2. Die Klägerin trägt die Kosten des Verfahrens.
3. Die Revision wird zugelassen.
Tatbestand
I.
Mit notariell beurkundetem Verschmelzungsvertrag vom 13. Juni 2001 übertrug die N-GmbH. ihr Vermögen als Ganzes mit allen Rechten und Pflichten unter Ausschluss der Abwicklung gem. § 2 ff. des Umwandlungsgesetzes (UmwG) i.V.m. § 46 ff. UmwG im Wege der Verschmelzung durch Aufnahme auf die Klägerin. Der Verschmelzung wurde die Bilanz der N-GmbH zum 31. Dezember 2000 als Schlussbilanz zu Grunde gelegt. Das Wirtschaftsjahr der N-GmbH entsprach dem Kalenderjahr; als Verschmelzungsstichtag wurde der 31. Dezember 2000 bestimmt (s. § 3 des Verschmelzungsvertrages vom 13. Juni 2001). Die Klägerin führt den Betrieb der N-GmbH weiter.
Für die N-GmbH wurde zum 31. Dezember 2000 ein Verlust in Höhe von 2.206.969 DM gesondert festgestellt. In der Körperschaftsteuererklärung für das Streitjahr 2000, die wegen eines abweichenden Wirtschaftsjahres der Klägerin den Zeitraum vom 01. Juli 1999 bis 30. Juni 2000 umfasste, wies die Klägerin einen Verlustrücktrag aus dem Jahr 2001 in Höhe von 1.000.000 DM aus, der aus der Verschmelzung mit der N-GmbH herrührte.

- Zu bearbeitende Aufgaben
- 1) Stimmen die folgenden Aussagen mit dem Auszug zur Verschmelzung überein? Antworten Sie jeweils mit Ja oder Nein und zitieren Sie die entscheidenden Worte wörtlich. (a) Als Verschmelzungsstichtag wurde der 31. Dezember 2000 festgelegt. (b) Die Klägerin hat den Betrieb der N-GmbH eingestellt. (c) Die Revision wird nicht zugelassen.
- 2) Welcher Verlust wurde laut dem Auszug zur Verschmelzung für die N-GmbH zum 31. Dezember 2000 gesondert festgestellt?
Stützen Sie sich ausschließlich auf den Auszug.

- Bereitgestellte Daten
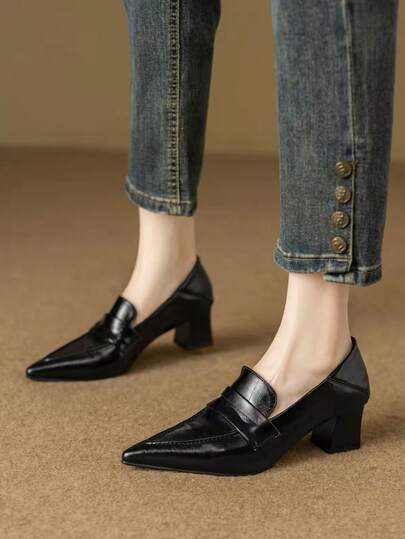 Vintage Chunky Heel Pointed Toe Women's Pumps New Elegant Commute French Mary Jane High Heels
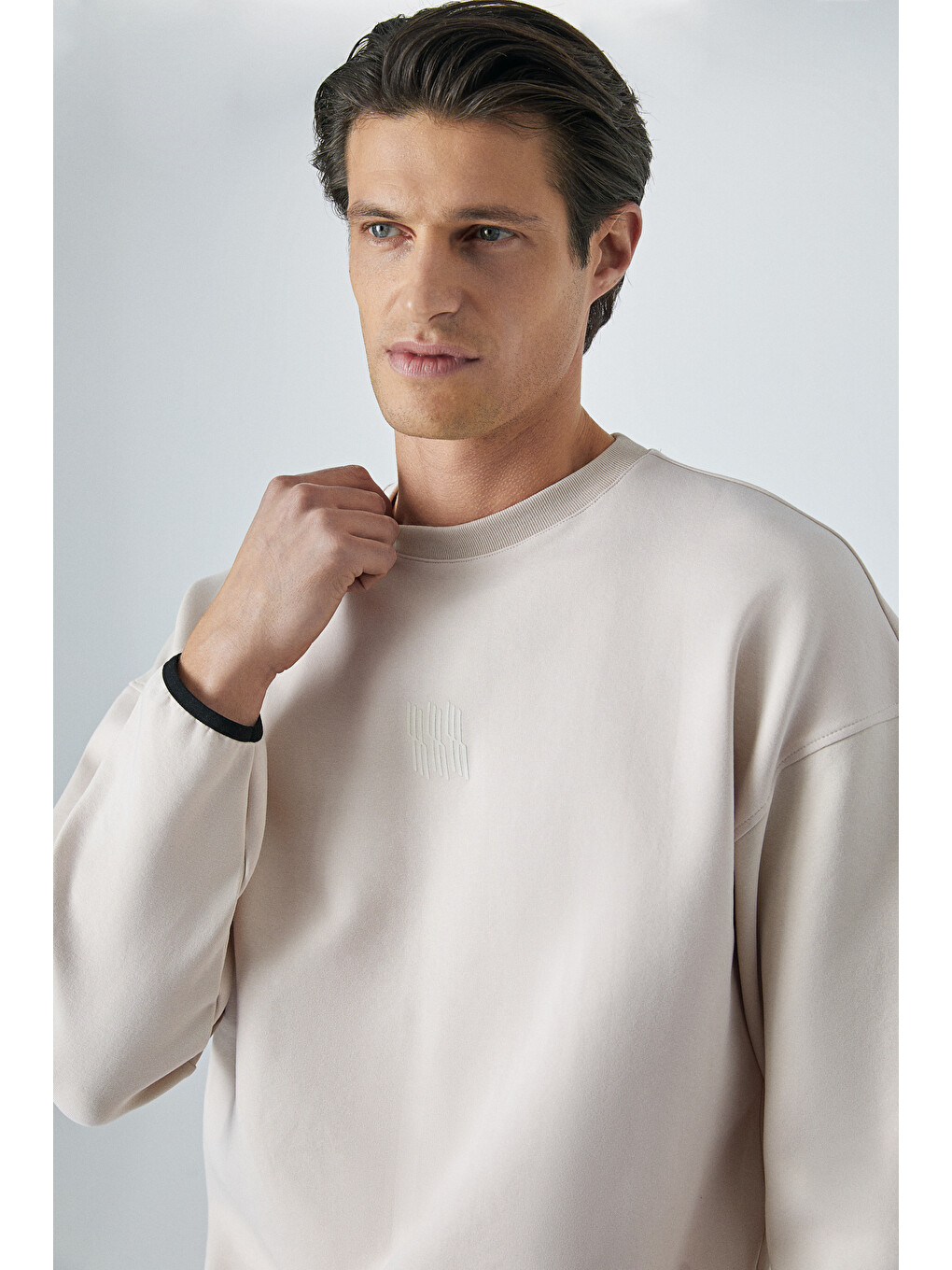 Bej Plemon Erkek Bisiklet Yaka Uzun Kol Baskı Detaylı Oversize Taş Sweatshirt-3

- Lösungen je Aufgabe
- 1)
(a) Ja: „als Verschmelzungsstichtag wurde der 31. Dezember 2000 bestimmt“
(b) Nein: „Die Klägerin führt den Betrieb der N-GmbH weiter.“
(c) Nein: „Die Revision wird zugelassen.“

- 2) Ein Verlust in Höhe von 2.206.969 DM.